Note:  Not all Sciatic Pain is due to Postural Distortions.  Differential Diagnosis must be done in order to determine the etiology (cause) of the pain.

Case History – Sciatica secondary to a concurrent ascending (foot) and descending (cranial) postural distortional pattern

Chief Complaint:  Pain radiating from the left buttocks to the foot.  Pain is episodic but exacerbating over the past 12 months, to a point of disability.

Prior Objective Findings:  MRI demonstrated a herniation between L5-S1. 

Prior Diagnosis:  Sciatica secondary to L5-S1 herniation. Patient was never evaluated structurally for postural distortions.

Prior Treatment:  Cortisone Injections, Codeine and Anti-Inflammatory (Ibuprofen)
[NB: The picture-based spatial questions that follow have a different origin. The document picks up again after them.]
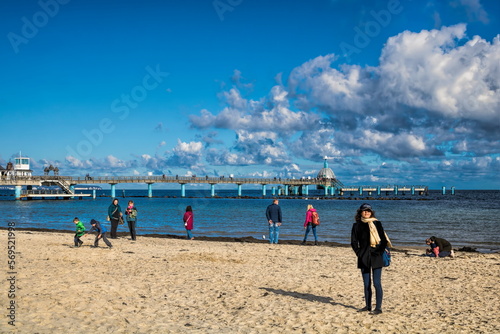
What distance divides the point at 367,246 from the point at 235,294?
3118 mm

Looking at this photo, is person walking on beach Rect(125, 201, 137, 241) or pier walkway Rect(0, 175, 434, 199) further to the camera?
pier walkway Rect(0, 175, 434, 199)

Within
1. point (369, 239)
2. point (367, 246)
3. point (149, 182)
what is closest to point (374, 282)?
point (367, 246)

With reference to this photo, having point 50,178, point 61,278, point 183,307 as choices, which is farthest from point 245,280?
point 50,178

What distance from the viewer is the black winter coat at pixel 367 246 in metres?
6.57

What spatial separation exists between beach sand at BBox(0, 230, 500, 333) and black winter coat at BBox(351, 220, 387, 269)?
94 centimetres

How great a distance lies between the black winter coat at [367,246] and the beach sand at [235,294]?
94 cm

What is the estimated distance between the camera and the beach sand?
21.7 ft

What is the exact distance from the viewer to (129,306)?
7.53 metres

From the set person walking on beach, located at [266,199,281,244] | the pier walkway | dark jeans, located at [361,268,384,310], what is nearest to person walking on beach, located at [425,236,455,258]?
person walking on beach, located at [266,199,281,244]

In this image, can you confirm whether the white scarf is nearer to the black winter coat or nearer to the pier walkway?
the black winter coat

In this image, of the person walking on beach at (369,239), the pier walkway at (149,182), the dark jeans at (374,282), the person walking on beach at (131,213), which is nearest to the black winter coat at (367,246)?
the person walking on beach at (369,239)

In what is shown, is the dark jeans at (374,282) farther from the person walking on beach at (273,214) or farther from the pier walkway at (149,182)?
the pier walkway at (149,182)

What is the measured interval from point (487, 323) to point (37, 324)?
679cm

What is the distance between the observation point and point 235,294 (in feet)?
28.2
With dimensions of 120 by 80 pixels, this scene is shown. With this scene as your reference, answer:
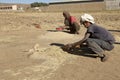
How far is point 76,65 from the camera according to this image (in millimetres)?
7383

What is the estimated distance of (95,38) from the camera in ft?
26.2

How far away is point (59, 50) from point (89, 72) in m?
2.07

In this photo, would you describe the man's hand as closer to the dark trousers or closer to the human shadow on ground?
the human shadow on ground

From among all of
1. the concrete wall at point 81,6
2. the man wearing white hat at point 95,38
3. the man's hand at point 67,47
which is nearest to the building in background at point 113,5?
the concrete wall at point 81,6

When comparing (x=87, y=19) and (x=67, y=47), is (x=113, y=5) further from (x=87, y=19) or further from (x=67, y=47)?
(x=87, y=19)

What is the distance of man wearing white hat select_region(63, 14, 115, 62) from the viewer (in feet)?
25.3

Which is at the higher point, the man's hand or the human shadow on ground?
the man's hand

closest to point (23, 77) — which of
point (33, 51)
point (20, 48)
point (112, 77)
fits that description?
point (112, 77)

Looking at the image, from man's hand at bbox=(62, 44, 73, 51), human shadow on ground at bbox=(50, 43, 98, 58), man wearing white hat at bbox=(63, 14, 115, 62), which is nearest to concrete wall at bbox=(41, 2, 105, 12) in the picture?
human shadow on ground at bbox=(50, 43, 98, 58)

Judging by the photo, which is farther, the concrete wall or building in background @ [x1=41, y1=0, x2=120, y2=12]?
the concrete wall

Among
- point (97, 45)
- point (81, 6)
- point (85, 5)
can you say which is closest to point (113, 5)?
point (85, 5)

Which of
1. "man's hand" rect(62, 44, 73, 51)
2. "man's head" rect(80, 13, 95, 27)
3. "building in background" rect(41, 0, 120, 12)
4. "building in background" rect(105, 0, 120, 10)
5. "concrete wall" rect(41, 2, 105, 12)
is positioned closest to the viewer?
"man's head" rect(80, 13, 95, 27)

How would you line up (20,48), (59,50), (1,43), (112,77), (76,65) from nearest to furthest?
(112,77) → (76,65) → (59,50) → (20,48) → (1,43)

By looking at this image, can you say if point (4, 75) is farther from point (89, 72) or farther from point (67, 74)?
point (89, 72)
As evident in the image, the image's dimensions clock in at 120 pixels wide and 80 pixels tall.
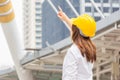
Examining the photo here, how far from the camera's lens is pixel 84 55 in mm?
3596

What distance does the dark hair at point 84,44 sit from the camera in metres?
3.58

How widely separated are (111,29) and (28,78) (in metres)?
11.2

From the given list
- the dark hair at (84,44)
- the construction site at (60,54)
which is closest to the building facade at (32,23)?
the construction site at (60,54)

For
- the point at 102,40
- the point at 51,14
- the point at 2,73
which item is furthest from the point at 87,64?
the point at 51,14

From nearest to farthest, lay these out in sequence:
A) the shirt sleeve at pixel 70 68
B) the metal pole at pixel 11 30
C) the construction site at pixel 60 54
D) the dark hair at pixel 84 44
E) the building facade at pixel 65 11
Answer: the shirt sleeve at pixel 70 68 < the dark hair at pixel 84 44 < the construction site at pixel 60 54 < the metal pole at pixel 11 30 < the building facade at pixel 65 11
Prior Course:  Responding poorly to medication, sciatic pain becoming progressively worse 

Due to the poor response to drug therapy, the patient was referred to our clinic for a postural evaluation and treatment (as needed): 

Findings:  Patient demonstrated a severe anterior rotation of the innominates, left > right and a nutated sacrum.  Concurrently both a foot lesion (Primus Metatarsus Supinatus, left > right) and cranial lesion (anterior rotation of the temporals, Left > right) was diagnosed. 

Discussion:  In this case, the sciatic nerve is being mechanically compressed against the greater sciatic notch by the severe anterior rotation of the sacrum (e.g., Piriformis Syndrome).  A secondary cranial lesion has developed which is also holding the sacrum in an anteriorly rotated position.

Focus of Therapy:  to reduce the anterior rotation of the sacrum.

Treatment:  Foot activators to control the foot lesion, dental activator to control the cranial lesion (See photo to right)

Course:  Patient states “The pain is becoming less frequent and less intense”

Further Therapy Planned:  Pilates to strengthen the abdominal muscles, weight reduction, dental referral for a mouth stimulator.